Methods : Postnatal 21-day-old rat lens epithelial explants were treated for up to 5 days with TGF-β2 (200 pg/ml) to induce EMT, with or without selective p38α inhibitors, VX-745 (2µM) and Skepinone-L (1µM). Changes in different EMT markers, as well as p38- and Smad2/3-signaling were assessed using immunofluorescence and Western blotting. TGF-β-overexpressing transgenic mice were used to validate some of our in vitro findings.

Results : Activation (phosphorylation) of p38 by TGF-β in lens epithelia presented as a biphasic response, initiated as early as 2 hours and peaking at 6 hours, before dropping and increasing again by 18 hours. This was consistent with elevated levels of phospho-p38 in fibrotic plaques of lenses of transgenic mice. Pre-treatment with VX-745 or Skepinone-L was able to block the morphological changes and apoptosis associated with TGF-β-induced lens EMT in vitro. Consistent with this, the EMT marker tropomyosin (Tpm1.6/1.7 and Tpm2.1) was blocked; however, the hallmark EMT marker, α-SMA, was not. The nuclear translocation of Smad2/3 induced by TGF-β was found not to be dependent on p38 activity when lens epithelial cells were pre-treated with VX-745 ahead of TGF-β.

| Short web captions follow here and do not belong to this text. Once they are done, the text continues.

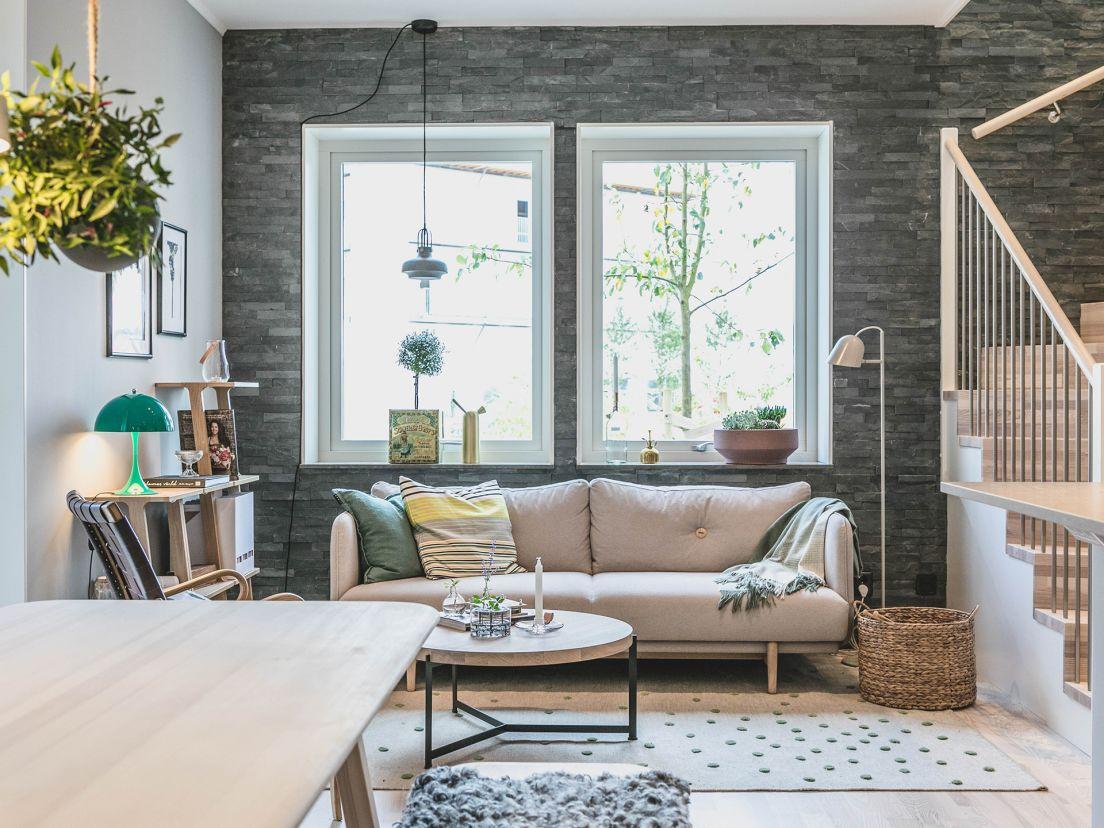 ett vardagsrum med en vit soffa och en taklampa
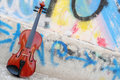 The violin leaning on wall graffiti drawn Stock Photography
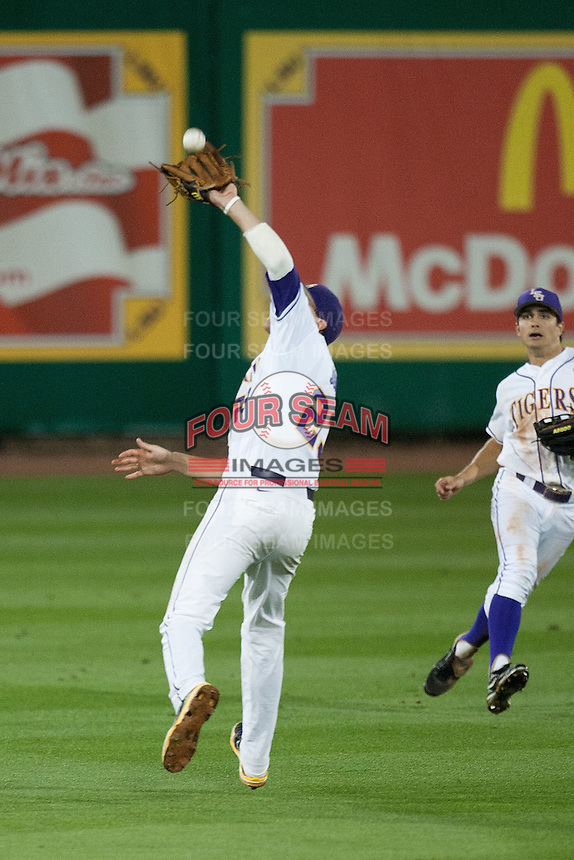 LSU Tigers second baseman JaCoby Jones #23 makes a tough catch against the Mississippi State Bulldogs during the NCAA baseball game on March 16, 2012 at Alex Box Stadium in Baton Rouge, Louisiana. LSU defeated Mississippi State 3-2 in 10 innings. (Andrew Woolley / Four Seam Images)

Conclusions : Our findings validate a role for p38 in regulation of cell morphology leading to myofibroblasts associated with TGF-β-induced lens EMT, as well as apoptosis. We can uncouple this lens EMT process, given that α-SMA accumulation was independent of p38 activity, and more likely directly dependent on Smad2/3-signaling. These findings support a key role for p38 in lens EMT, and may lead to the development of potential therapeutics for preventing fibrotic cataract.

This abstract was presented at the 2024 ARVO Annual Meeting, held in Seattle, WA, May 5-9, 2024.